# Directive A
According to the Elasticsearch forum thread, which parameter is ext4 mounted with by default, and which parameter should replace it?

Right, so my question is that we have a read aggregation query which runs at a certain QPS that it utilises 25% cpu of the data nodes (this was before we added co-ordinator nodes).

Now after adding the co-ordinator nodes, the co-ordinator nodes only experience a spike of 5%, whereas the load on the data nodes is the same…why are the co-ordinator nodes not helping in the aggregation over here?

Is it necessary for the number of primary shards to be a multiple of the routing_partition number?

It is helping with part of the aggregation work, but as far as I know most of the work is done at the shard level, which has to be executed on the data nodes.

I do not know. Even if you increase the number of partitions I do not see it resolving the issue. At best it probably just gives you a bit of added time.

I have no experience setting this up but would suspectvthere is a level of configurability involved. I ran a quick serach onbline and found some guides around optimising e.g. the number of IO threads. If this is all correctly configured it sounds like you should be able to achieve near native performance corresponding to your IOPS quotas, but there is no way for us to know whether that is the case or not.

Did you have a chance to verify that your deduplication logic is working as expected so we can remove that as a potential issue/contributing factor?

Not yet, have noted that down as one of the action item to complete by today (hopefully :P) :smiley:

1 Like

Approaching 100 posts on this thread ...

@Lakshya_Gupta please try to share the iostat -ztcxd 60 60 or iostat -ztcxd 10 360 output and kibana screenshots, ideally covering same period that includes the 90%+ CPU load. What I want to see is do you ever get a sustained period with IOPS higher than a couple of K on the at-the-time loaded data nodes?

I probably looked at similar posts to @Christian_Dahlqvist about possible issues (gotchas even) with different virtualization setups in terms of IO. But via this forum that sort of low level stuff is going to be really difficult to pin down, just too many variables.

If I've interpreted it right, thats kind of good news, the disks are in the physical servers running the VMs. But a critical word there is "shared". I'd like to know how "shared" these resources are, what you are sharing with, what else are you sharing, are you even having multiple elasticsearch data node VMs on the same physical server? e.g. maybe your increase of CPU count from 20 to 32 made little difference because the CPUs were already overcommitted.

Also:

LVMs here might mean Linux Logical Volume Manager (lvm) devices, but can have other interpretations. But again it's just another level of abstraction, which makes seeing things clearly hard. And, without a doubt, SR-IOV would work better if setup correctly.

As a senior Elastic contributor wrote recently, effectively the TLDR here is:

Elastic node with Dedicated Host or VMs (with dedicated resources) = Best / Stable Outcome

Sure, this metric and the 1 suggested by Christian “Did you have a chance to verify that your deduplication logic is working as expected so we can remove that as a potential issue/contributing factor?”…I’ll try to get these both and post it here as soon as I’m able to see the load.

Sure, let me check this as well.

Sure, thanks for that input, checking on this as well with the infra team.

No, I would mention to check the mount options because per default ext4 are mounted with the parameter relatime then it should be changed to noatime, this adds a boost in speed, but you already shared that the mount options include noatime.

1 Like

# Given entries
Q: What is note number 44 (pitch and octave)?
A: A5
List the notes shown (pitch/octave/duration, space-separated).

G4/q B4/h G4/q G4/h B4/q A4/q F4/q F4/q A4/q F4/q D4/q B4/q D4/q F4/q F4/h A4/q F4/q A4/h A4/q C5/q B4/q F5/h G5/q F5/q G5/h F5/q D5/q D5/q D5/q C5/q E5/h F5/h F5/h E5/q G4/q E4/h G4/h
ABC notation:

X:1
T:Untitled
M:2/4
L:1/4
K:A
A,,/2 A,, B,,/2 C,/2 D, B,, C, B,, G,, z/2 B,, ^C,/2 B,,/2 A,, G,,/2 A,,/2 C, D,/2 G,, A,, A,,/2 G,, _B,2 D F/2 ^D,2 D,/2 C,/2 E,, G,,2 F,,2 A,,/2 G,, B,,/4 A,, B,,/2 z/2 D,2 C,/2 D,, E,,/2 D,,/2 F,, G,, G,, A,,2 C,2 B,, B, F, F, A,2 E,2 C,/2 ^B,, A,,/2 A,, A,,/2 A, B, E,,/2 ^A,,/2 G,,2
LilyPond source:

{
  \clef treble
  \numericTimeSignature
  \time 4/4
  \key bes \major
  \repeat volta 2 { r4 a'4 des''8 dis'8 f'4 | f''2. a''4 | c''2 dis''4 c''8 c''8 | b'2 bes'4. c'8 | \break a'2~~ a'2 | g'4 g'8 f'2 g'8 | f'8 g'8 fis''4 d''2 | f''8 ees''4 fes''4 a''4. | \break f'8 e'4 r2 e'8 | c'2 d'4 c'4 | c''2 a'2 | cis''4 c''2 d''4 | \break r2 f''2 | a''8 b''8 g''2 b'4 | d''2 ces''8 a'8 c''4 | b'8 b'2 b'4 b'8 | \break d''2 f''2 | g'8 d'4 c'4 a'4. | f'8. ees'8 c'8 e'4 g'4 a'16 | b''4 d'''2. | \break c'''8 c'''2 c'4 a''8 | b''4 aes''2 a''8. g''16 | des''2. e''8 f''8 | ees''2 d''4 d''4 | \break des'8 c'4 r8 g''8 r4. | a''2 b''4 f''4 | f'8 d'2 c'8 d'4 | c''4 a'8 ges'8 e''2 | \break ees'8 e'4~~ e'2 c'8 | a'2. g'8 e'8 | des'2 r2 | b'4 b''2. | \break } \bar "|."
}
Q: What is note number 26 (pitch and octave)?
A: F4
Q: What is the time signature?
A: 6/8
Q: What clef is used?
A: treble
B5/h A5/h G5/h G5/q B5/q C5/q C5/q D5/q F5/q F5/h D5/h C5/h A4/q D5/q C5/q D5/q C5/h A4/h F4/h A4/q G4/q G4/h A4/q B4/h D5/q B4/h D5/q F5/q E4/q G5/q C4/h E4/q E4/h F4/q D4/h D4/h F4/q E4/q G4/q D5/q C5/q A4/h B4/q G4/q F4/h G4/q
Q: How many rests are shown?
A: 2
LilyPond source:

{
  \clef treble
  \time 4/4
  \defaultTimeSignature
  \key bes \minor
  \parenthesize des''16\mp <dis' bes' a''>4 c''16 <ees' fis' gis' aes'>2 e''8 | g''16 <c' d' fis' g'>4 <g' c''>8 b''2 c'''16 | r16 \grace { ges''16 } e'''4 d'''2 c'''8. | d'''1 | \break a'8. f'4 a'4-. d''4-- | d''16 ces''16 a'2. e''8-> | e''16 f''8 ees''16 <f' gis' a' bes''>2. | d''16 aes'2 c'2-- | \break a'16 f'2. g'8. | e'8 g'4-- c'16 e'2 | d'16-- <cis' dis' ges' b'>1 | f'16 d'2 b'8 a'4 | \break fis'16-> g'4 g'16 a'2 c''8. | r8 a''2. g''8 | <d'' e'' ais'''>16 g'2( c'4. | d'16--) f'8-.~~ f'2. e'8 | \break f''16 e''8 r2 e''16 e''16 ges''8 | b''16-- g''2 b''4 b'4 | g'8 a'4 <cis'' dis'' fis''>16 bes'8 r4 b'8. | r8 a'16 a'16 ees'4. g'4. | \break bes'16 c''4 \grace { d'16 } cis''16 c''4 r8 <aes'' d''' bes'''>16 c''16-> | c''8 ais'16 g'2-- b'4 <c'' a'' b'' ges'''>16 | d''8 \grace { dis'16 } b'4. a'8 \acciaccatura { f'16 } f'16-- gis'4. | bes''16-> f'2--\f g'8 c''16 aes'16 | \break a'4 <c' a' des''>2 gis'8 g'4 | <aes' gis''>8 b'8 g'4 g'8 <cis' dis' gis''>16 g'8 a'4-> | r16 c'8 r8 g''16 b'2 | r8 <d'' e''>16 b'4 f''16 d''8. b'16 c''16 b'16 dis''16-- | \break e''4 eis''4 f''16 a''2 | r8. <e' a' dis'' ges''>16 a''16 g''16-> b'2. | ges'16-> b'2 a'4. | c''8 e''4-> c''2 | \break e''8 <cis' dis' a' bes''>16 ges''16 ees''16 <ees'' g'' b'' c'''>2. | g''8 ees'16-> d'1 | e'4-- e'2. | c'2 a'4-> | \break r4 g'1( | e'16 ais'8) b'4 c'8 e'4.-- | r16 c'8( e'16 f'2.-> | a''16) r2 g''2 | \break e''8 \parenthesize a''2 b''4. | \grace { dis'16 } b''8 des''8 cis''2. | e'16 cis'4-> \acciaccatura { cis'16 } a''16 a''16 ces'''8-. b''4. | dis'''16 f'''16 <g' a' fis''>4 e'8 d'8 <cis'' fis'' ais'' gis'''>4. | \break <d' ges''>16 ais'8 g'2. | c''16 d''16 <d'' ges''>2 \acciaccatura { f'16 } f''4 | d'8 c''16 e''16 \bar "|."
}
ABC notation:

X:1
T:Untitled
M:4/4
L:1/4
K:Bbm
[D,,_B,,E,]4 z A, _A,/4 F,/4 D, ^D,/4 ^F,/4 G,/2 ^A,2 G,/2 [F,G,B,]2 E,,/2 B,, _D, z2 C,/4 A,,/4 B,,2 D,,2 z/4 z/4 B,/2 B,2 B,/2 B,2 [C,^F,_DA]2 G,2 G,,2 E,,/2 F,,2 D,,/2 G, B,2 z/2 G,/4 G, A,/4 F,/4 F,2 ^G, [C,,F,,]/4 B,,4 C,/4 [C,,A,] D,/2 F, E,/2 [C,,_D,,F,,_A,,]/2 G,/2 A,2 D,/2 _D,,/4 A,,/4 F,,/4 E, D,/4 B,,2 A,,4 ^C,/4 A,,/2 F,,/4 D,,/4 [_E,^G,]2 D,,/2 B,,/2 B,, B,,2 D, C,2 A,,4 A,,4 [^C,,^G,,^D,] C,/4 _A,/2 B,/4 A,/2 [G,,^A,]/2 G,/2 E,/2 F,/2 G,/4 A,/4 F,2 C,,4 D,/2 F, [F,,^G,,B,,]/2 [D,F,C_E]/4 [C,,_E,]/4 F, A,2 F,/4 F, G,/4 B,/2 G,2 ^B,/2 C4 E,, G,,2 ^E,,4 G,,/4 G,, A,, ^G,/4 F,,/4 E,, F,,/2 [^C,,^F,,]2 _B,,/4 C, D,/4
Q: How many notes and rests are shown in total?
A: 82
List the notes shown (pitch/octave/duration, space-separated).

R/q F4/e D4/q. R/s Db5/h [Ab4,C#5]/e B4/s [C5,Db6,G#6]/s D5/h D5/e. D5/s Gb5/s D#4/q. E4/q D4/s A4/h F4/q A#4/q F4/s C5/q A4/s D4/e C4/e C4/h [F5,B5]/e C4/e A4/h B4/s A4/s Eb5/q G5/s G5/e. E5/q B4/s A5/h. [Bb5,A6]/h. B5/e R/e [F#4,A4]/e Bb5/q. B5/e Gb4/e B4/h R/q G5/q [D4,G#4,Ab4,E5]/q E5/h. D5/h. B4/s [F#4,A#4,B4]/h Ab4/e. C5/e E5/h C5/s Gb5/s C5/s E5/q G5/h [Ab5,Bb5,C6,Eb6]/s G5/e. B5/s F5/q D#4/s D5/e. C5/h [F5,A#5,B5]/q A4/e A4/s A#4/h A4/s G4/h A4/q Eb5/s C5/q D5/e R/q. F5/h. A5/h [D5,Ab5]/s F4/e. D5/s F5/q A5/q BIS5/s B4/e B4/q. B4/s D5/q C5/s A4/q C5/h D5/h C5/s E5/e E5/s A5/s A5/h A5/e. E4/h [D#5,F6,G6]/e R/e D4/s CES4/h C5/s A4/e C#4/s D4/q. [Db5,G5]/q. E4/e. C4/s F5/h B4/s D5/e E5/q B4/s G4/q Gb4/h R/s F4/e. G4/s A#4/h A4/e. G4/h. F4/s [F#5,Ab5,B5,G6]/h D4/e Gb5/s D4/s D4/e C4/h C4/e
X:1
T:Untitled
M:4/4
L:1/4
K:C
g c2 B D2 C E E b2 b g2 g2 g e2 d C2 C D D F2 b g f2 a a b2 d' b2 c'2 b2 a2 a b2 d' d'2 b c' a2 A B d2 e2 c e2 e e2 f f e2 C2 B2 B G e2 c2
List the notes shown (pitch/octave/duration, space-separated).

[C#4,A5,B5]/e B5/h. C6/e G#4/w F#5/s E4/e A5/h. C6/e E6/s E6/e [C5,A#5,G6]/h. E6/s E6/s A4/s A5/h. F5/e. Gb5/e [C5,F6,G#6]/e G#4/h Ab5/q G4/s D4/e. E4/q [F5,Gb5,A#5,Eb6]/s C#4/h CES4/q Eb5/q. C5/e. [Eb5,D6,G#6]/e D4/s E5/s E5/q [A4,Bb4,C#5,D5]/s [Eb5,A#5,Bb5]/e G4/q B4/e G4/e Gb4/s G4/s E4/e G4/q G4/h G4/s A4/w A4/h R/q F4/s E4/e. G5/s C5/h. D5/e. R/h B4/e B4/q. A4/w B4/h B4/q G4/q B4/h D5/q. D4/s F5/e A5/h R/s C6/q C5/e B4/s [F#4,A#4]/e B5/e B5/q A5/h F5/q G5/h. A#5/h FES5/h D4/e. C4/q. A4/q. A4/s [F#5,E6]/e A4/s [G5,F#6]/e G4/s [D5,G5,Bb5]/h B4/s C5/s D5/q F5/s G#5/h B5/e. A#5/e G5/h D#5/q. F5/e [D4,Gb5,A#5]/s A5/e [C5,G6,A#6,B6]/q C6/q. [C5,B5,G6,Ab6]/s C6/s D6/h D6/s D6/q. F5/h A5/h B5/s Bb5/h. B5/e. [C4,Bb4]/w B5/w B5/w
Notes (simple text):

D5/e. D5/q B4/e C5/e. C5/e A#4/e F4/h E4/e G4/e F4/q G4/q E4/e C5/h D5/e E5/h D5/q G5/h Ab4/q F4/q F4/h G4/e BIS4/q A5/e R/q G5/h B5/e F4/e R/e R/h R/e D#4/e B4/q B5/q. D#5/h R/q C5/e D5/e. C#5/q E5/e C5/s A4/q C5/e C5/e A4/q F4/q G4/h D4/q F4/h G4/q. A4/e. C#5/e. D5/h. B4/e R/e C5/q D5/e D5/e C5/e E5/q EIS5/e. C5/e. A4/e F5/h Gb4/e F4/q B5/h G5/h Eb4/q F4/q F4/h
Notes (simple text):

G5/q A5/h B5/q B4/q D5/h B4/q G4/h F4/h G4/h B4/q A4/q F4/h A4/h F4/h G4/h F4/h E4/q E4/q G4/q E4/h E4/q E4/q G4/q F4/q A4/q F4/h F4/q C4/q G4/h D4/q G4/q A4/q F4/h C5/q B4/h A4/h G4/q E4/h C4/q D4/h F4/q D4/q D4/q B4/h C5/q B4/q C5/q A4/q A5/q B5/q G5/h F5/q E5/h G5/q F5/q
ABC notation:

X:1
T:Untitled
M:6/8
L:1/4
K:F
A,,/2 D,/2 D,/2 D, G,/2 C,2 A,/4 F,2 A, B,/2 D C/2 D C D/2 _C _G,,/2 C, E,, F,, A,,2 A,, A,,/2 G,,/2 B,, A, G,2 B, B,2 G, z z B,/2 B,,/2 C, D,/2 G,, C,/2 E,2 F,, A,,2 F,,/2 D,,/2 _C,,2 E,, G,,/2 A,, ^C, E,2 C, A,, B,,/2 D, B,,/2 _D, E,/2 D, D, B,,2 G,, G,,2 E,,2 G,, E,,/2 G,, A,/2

# Directive B
Output the lines of the records from the line holding "G5/q A5/h B5/q" through the last line of the records, inclusive, as a Markdown table with the columns Row and Line. Number the rows and omit blank lines.

# Worked answer A
By default, ext4 is mounted with relatime, which should be changed to noatime.

# Worked answer B
| Row | Line |
|---|---|
| 1 | G5/q A5/h B5/q B4/q D5/h B4/q G4/h F4/h G4/h B4/q A4/q F4/h A4/h F4/h G4/h F4/h E4/q E4/q G4/q E4/h E4/q E4/q G4/q F4/q A4/q F4/h F4/q C4/q G4/h D4/q G4/q A4/q F4/h C5/q B4/h A4/h G4/q E4/h C4/q D4/h F4/q D4/q D4/q B4/h C5/q B4/q C5/q A4/q A5/q B5/q G5/h F5/q E5/h G5/q F5/q |
| 2 | ABC notation: |
| 3 | X:1 |
| 4 | T:Untitled |
| 5 | M:6/8 |
| 6 | L:1/4 |
| 7 | K:F |
| 8 | A,,/2 D,/2 D,/2 D, G,/2 C,2 A,/4 F,2 A, B,/2 D C/2 D C D/2 _C _G,,/2 C, E,, F,, A,,2 A,, A,,/2 G,,/2 B,, A, G,2 B, B,2 G, z z B,/2 B,,/2 C, D,/2 G,, C,/2 E,2 F,, A,,2 F,,/2 D,,/2 _C,,2 E,, G,,/2 A,, ^C, E,2 C, A,, B,,/2 D, B,,/2 _D, E,/2 D, D, B,,2 G,, G,,2 E,,2 G,, E,,/2 G,, A,/2 |